> [Data listing]:
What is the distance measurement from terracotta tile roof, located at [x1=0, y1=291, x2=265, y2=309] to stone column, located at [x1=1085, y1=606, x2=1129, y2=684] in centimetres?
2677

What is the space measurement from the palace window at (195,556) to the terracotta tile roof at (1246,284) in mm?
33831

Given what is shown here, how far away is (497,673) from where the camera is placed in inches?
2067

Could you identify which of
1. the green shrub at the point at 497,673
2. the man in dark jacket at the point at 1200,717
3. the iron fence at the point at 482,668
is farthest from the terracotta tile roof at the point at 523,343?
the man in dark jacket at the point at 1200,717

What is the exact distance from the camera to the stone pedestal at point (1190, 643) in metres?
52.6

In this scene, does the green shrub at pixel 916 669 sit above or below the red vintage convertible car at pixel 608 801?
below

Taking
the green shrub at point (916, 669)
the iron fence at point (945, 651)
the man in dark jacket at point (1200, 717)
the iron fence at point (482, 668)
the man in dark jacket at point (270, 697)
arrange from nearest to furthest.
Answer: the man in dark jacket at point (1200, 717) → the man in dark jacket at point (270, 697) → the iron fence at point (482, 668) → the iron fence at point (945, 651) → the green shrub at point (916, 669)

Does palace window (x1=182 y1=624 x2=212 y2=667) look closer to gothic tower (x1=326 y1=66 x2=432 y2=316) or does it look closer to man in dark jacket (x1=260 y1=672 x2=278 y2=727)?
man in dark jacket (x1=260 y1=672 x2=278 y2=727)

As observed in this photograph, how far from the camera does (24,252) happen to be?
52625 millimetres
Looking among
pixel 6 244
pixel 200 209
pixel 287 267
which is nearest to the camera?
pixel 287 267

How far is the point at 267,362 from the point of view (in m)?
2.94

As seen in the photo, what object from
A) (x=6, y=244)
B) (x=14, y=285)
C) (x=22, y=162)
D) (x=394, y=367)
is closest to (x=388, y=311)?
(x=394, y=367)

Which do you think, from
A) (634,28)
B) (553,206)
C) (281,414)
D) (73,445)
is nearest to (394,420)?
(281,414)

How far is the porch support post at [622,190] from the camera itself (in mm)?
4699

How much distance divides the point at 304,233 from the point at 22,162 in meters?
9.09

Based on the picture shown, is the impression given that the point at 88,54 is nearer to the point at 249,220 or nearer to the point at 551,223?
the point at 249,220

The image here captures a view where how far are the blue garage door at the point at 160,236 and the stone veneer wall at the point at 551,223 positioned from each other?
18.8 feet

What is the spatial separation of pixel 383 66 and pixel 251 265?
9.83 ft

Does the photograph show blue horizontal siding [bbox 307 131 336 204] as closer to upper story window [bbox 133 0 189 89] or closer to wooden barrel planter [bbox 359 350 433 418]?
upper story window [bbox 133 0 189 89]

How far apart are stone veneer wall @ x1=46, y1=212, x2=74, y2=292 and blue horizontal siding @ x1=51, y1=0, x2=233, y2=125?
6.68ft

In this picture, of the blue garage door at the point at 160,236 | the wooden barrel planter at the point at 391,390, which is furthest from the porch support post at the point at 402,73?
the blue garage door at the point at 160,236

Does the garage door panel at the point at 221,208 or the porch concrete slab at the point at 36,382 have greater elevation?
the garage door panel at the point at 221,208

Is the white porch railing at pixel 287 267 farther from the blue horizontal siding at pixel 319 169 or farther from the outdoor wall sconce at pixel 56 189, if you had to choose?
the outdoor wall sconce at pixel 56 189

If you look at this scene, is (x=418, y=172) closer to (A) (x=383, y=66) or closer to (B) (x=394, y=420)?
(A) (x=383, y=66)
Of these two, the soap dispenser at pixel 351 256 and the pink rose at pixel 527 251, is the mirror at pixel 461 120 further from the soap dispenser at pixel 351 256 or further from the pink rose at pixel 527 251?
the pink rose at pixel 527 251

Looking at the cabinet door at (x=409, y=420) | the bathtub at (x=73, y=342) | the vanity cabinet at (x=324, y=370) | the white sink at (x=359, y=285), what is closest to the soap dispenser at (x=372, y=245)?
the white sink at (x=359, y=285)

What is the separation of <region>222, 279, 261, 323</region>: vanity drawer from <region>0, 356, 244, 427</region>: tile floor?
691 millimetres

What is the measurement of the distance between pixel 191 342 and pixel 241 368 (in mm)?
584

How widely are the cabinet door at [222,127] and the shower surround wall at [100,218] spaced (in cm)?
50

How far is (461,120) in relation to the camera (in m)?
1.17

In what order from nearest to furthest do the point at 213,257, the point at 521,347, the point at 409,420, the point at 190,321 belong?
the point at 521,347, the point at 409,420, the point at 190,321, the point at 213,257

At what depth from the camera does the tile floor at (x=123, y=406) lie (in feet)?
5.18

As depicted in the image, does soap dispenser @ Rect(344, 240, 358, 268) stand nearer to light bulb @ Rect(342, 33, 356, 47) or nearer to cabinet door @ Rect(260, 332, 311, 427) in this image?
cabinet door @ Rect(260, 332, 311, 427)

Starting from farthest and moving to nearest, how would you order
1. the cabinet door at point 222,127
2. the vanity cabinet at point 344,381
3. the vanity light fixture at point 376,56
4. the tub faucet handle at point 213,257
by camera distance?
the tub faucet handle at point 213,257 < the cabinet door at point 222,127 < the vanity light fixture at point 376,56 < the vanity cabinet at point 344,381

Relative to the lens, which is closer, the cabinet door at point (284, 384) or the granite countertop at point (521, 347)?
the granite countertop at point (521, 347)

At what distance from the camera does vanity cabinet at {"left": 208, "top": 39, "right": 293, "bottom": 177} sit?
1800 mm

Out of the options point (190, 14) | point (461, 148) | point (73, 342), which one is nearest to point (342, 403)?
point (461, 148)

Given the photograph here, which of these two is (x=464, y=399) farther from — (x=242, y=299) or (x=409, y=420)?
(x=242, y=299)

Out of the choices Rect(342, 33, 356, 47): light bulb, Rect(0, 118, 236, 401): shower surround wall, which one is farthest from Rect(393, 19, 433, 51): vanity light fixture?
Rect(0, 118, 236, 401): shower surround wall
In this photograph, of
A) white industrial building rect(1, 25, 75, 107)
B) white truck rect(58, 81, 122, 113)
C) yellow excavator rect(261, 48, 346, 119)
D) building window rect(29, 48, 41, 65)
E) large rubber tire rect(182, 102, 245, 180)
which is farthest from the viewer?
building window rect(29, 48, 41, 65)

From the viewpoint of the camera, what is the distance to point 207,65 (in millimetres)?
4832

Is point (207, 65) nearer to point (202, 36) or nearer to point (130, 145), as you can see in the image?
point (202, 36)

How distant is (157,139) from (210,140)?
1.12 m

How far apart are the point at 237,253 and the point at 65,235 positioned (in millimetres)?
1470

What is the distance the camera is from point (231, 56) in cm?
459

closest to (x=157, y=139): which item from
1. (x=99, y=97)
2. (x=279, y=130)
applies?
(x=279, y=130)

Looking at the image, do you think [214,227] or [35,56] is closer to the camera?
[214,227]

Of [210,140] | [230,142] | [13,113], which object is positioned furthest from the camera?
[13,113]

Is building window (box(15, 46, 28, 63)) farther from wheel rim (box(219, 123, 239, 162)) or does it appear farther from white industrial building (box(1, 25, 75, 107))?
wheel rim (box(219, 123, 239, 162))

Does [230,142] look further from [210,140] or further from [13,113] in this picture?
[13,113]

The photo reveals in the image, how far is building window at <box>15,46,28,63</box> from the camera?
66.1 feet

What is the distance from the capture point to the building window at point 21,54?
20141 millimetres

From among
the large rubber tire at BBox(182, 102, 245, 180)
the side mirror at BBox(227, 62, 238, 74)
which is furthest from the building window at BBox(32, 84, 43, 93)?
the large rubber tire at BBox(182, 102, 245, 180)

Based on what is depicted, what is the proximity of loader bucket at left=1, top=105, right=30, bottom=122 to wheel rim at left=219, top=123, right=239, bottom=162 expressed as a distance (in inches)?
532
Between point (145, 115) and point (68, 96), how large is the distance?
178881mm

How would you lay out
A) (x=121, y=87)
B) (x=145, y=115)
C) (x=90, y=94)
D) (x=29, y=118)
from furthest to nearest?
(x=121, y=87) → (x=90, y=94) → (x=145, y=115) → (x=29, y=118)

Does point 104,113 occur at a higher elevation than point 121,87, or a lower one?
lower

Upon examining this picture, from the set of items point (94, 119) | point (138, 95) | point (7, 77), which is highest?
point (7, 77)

> [The exercise]: Extract, verbatim, the lines from the one containing "Looking at the image, do" through the last line of the listing above.

> [Response]:
Looking at the image, do you think [214,227] or [35,56] is closer to the camera?
[214,227]

Of [210,140] | [230,142] | [13,113], which object is positioned furthest from the camera?
[13,113]

Is building window (box(15, 46, 28, 63)) farther from wheel rim (box(219, 123, 239, 162)) or does it appear farther from white industrial building (box(1, 25, 75, 107))?
wheel rim (box(219, 123, 239, 162))

Does [230,142] look further from [210,140] or further from [13,113] in this picture?
[13,113]

The photo reveals in the image, how far is building window at <box>15,46,28,63</box> from the camera?
66.1 feet

What is the distance from the capture point to the building window at point 21,54?
20141 millimetres

From among
the large rubber tire at BBox(182, 102, 245, 180)
the side mirror at BBox(227, 62, 238, 74)
which is furthest from the building window at BBox(32, 84, 43, 93)?
the large rubber tire at BBox(182, 102, 245, 180)

Based on what is depicted, what is the proximity of loader bucket at left=1, top=105, right=30, bottom=122 to wheel rim at left=219, top=123, right=239, bottom=162 expressed as a distance (in inches)?
532
Between point (145, 115) and point (68, 96), how large is the distance?
178881mm

How would you lay out
A) (x=121, y=87)
B) (x=145, y=115)
C) (x=90, y=94)
D) (x=29, y=118)
from furthest to nearest?
(x=121, y=87) → (x=90, y=94) → (x=145, y=115) → (x=29, y=118)

Does point 104,113 occur at a higher elevation than point 121,87, or a lower one?
lower

Upon examining this picture, from the set of items point (94, 119) | point (138, 95) | point (7, 77), which is highest?
point (7, 77)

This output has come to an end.